▶ Page excerpt
Runtime Error in backpropagation of the graph second time

I3aer · June 28, 2021, 7:20pm

Hi,

I am implementing a GNN, which uses Chebyshev’s polynomials. I have a for loop that uses the recursive relation between Chebyshev’s polynomials:

# for k = 0, T_0(L) = I
Tx = T0_x = graphs.clone()
    
if self.cheby_K > 1: # T_1(L) = L
    T1_x = laplacians @ graphs
    Tx = torch.cat((T0_x, T1_x),dim=-1)
    # T_k(x) = 2*L*T_{k-1}(x) - T_{k-2}(x)
for k in range(2, self.cheby_K):
   Tk_x = 2 * laplacians @ self.T1_x - T0_x
   Tx = torch.cat((Tx,Tk_x),dim=-1)
   T1_x, T0_x = Tk_x, T1_x

When I test my network with the following snippet:

with torch.autograd.set_detect_anomaly(True):
        with torch.enable_grad():
            
            graphs = torch.unsqueeze(nodes,0).contiguous().to(device)
            
            laplacians = torch.unsqueeze(laplacian,0).to(device)
                
            for i in range(0,100):
                
                optimizer.zero_grad()
                
                logits, out_nodes, out_laplacians = gnn(graphs,laplacians)
                
                loss = criterion(logits,labels)
                
                print('epoch:{1:d}, loss: {0:.4f}'.format(loss,i))
                
                probs = torch.softmax(logits,dim=-1)
                
                print('predictions:\n',probs.type(torch.float16).data.numpy())

▶ The problem
Copy out the whole forum post about the backpropagation runtime error word for word.

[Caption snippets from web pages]

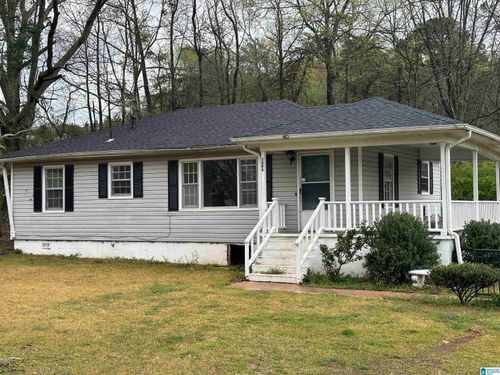 1004 Chalkville School Rd, Center Point, AL, 35215-4044 | Card Image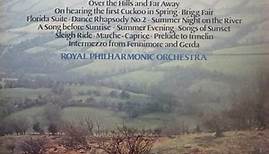 Delius - Sir Thomas Beecham, Royal Philharmonic Orchestra - Beecham Conducts Delius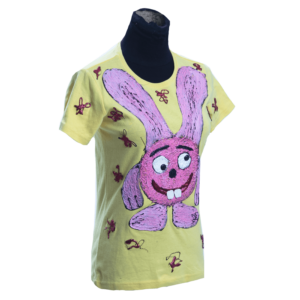 I am crazy bunny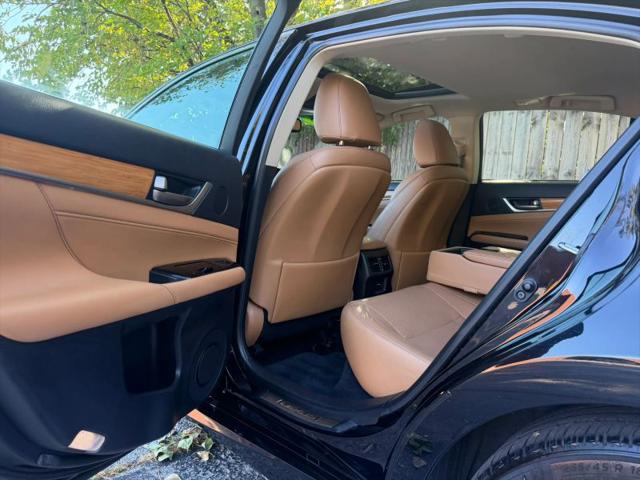 2013 Lexus GS 450h 450h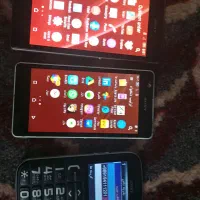 3عدد گوشی لمسی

▶ Result below
Runtime Error in backpropagation of the graph second time

I3aer · June 28, 2021, 7:20pm

Hi,

I am implementing a GNN, which uses Chebyshev’s polynomials. I have a for loop that uses the recursive relation between Chebyshev’s polynomials:

# for k = 0, T_0(L) = I
Tx = T0_x = graphs.clone()
    
if self.cheby_K > 1: # T_1(L) = L
    T1_x = laplacians @ graphs
    Tx = torch.cat((T0_x, T1_x),dim=-1)
    # T_k(x) = 2*L*T_{k-1}(x) - T_{k-2}(x)
for k in range(2, self.cheby_K):
   Tk_x = 2 * laplacians @ self.T1_x - T0_x
   Tx = torch.cat((Tx,Tk_x),dim=-1)
   T1_x, T0_x = Tk_x, T1_x

When I test my network with the following snippet:

with torch.autograd.set_detect_anomaly(True):
        with torch.enable_grad():
            
            graphs = torch.unsqueeze(nodes,0).contiguous().to(device)
            
            laplacians = torch.unsqueeze(laplacian,0).to(device)
                
            for i in range(0,100):
                
                optimizer.zero_grad()
                
                logits, out_nodes, out_laplacians = gnn(graphs,laplacians)
                
                loss = criterion(logits,labels)
                
                print('epoch:{1:d}, loss: {0:.4f}'.format(loss,i))
                
                probs = torch.softmax(logits,dim=-1)
                
                print('predictions:\n',probs.type(torch.float16).data.numpy())